Kuzeye yönelen Kunlar (Kumanlar), Kimekler’in bir kolu olan veTobol, İşim ırmakları arasında oturan, Kıpçaklar ile birleşip, Kuman-Kıpçak birliğini meydana getirdiler. Doğudan gelen K’i-tan baskısı ve otlak darlığı sebebiyle İtil nehrine doğru ilerlediler (1030) ve Uzlar’ı Balkanlar’a doğru ittiler. 1064 yıllarında Uzlar’ı kesinolarak mağlubiyete uğrattıktan sonra Karadeniz’in kuzeyine yerleştiler. Bu tarihten sonra Doğu kaynaklarında Karadeniz’in kuzeyi ve Hazar Deniz’inin kuzeyine Deşt-i Kıpçak denmeye başlandı.( Kurat, 2016, 73.)

Rus yıllıklarında ilk defa 1054 yılında “Polovtsı” adıyla isimlendirilen Kıpçaklar bu dönemde hâkimiyet sahalarını Dinyeper’e kadar genişlettiler. Doğuda Kıpçak adı korunurken Batı’da yukarıda anılan adlarla tanındılar.

1061’den itibaren Kıpçaklar Rus bozkırlarını ele geçirmeye başladılar. 1078’de Bizans’a isyan eden Peçenekler’le birlikte Edirne’yi kuşattılar. 1083-1096 ve 1109- 1114 yıllarında Bizans’a karşı akınlar yaptılar. Hâkimiyetlerini, 1080’lerde Don-

Dinyestr havzaları başta olmak üzere Balkaş gölü-Talas yöresinden Tuna ağzına kadar yaydılar.

Bu dönemlerde Rus knezleri, Kıpçaklar’ın yardımlarını sağlamak ve nüfuz elde etmek amacıyla Kıpçak başbuğlarının kızlarıyla evlenmişlerdir.

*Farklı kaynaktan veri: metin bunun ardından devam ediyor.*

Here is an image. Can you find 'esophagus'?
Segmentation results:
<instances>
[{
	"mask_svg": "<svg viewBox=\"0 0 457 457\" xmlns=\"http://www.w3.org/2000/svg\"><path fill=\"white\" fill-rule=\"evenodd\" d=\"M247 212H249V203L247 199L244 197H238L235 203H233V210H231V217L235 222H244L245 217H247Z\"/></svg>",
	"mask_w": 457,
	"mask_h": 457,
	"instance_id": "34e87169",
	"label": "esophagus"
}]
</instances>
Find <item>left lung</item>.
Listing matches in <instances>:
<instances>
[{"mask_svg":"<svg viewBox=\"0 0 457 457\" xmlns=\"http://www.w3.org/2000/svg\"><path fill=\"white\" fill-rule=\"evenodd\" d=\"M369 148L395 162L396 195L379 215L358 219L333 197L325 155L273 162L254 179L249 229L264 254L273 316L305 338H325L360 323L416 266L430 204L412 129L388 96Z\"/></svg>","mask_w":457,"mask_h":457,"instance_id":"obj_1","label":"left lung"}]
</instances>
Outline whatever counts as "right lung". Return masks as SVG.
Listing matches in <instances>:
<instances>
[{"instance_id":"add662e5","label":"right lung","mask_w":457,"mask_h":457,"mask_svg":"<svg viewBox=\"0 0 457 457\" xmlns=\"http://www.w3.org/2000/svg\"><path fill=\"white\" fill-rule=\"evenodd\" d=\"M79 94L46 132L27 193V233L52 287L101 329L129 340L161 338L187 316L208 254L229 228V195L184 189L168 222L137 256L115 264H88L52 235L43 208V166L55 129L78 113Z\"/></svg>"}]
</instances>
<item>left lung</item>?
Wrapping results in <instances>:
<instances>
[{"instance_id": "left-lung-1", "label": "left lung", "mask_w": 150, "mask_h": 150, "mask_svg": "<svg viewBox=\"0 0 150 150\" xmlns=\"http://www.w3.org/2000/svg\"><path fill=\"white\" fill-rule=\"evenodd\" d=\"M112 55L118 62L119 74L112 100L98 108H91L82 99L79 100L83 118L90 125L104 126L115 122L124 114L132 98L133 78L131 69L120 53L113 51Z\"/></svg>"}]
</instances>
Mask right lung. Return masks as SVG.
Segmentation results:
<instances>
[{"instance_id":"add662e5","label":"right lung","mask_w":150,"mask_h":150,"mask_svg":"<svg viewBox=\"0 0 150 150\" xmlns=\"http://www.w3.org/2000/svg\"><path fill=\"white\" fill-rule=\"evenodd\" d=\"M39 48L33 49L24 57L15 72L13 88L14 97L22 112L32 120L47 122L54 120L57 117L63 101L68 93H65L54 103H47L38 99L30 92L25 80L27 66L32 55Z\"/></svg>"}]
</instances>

Kıpçak başbuğu Atrak’ın güzelliğiyle meşhur olan kızının Gürcü Kralı Bagratlı II. David ile evlenmesinden sonra Don-Kuban boyundaki Kıpçaklar’la Gürcüler arasında yakın münasebetler kuruldu. Gürcü kralı 1118’de Çoruh, Kür dolaylarına yerleşen Kuman Kıpçakları’ndan 40.000 kişilik mükemmel bir atlı ordu oluşturdu. Gürcüler, bu atlı Kıpçak kuvvetleri sayesinde Anadolu Selçukluları’nın hücumlarına karşı koydular.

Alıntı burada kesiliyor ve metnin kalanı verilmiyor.